Based on our consulting work with omnichannel companies, the following 6 areas are key to making your inventory management process more strategic and improving your results.

Lost Sales from a Marketing and Ecommerce Perspective

Evaluate customers’ buying behavior when an item is back ordered or out of stock. Have you done any database analysis to determine how this affects your sales and profits? What happens to customer shopping behavior when they’re on your site and they abandon the cart? How much is this costing you in terms of sales and profits?

Lost Sales from an Inventory and Financial Perspective

How do inventory managers and the finance team think inventory can be managed differently to increase sales, and how can optimization impact the top and bottom line?

Many companies have large SKU counts and assortments. What top sellers do you never want to have out of stock, and what is the financial impact of new or exclusive items being unavailable? What fashion-oriented products can’t be reordered in the current season? Which ones simply aren’t performing and should be eliminated? Which can be drop shipped and thus not part of your inventory investment? This is an ongoing process for inventory managers looking to optimize sales without being under or overstocked.
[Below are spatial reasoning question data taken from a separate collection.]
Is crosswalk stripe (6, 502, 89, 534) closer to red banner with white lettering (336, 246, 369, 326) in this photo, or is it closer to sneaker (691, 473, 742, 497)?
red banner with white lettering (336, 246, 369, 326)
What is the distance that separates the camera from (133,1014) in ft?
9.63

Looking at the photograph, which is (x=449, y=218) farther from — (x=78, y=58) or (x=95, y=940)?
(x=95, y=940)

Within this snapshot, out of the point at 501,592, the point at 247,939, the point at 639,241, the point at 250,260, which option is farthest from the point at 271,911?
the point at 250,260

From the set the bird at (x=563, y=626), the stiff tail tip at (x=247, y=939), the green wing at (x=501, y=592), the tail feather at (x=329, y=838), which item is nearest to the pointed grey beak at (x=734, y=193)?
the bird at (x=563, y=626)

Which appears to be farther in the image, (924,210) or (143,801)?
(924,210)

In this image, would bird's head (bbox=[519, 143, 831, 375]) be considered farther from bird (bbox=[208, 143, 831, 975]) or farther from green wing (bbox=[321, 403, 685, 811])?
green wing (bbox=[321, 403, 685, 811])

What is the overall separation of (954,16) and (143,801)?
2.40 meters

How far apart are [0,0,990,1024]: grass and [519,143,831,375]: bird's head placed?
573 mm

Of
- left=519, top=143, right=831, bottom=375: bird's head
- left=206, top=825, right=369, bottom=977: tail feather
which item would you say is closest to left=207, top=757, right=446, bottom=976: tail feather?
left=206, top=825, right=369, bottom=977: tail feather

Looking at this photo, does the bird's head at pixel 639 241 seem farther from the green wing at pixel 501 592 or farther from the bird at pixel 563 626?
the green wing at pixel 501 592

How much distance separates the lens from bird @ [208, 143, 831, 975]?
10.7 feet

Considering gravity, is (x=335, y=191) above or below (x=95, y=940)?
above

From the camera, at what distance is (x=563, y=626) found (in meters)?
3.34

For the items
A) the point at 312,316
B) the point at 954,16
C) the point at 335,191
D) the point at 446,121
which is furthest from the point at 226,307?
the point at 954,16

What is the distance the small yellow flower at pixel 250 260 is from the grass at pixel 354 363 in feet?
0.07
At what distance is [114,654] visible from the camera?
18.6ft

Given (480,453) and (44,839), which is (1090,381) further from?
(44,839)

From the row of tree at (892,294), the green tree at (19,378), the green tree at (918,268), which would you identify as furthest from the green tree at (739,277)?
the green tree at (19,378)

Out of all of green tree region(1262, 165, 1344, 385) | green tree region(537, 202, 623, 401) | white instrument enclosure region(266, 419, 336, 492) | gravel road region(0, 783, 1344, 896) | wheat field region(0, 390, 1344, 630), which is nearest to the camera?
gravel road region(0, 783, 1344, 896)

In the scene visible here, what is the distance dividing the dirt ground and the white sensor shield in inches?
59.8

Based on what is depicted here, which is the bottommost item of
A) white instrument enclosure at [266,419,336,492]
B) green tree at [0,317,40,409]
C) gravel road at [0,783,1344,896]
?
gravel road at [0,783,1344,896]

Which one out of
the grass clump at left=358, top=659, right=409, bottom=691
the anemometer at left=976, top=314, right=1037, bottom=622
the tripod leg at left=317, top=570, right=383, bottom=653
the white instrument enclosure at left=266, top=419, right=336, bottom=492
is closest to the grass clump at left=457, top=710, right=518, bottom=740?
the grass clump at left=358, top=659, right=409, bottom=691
Factor In Multiple Shipping Points

The more distribution centers and stores you have, the more inventory will be required to effectively fill orders. A second DC may add 30% of new inventory or more; a third one 60%. This doesn’t mean you have to mirror inventory in each selling or shipping location. We have had clients place slower-moving hard goods in a single central facility, shipping faster-selling apparel from multiple facilities. It’s important to determine what your tolerance is for increasing the inventory investment.

Assess the Processes

Chart out your current inventory processes including seasonal planning, purchasing, forecasting, liquidation of overstocks, financial control of planned sales and stocks and identifying fast and slow sellers. How can these processes be streamlined? Can they be made more responsive to take advantage of rapid changes in customer buying patterns? What needs to change to achieve more optimal inventory positioning?

Deploy Effective Systems

In line with assessing the processes, does your company have the right systems to plan and manage inventory profitably? Do they assist in multi-location stock allocation? Do they allow access across the enterprise to teams outside of merchandising and inventory management?

Assess Your Organization

Inventory is often the largest balance sheet asset and it’s managed by a small number of people, often with less-than-effective systems. Do you have the best organizational structure considering their various responsibilities (inbound freight management, vendor compliance, purchasing, forecasting, liquidation)? Do you have the right professionals in place to develop this strategic initiative?

All of these considerations and decisions factor into the development of your strategy for increasing sales and optimizing inventory. It’s important to involve all the key stakeholders who can contribute to creation of an effective plan.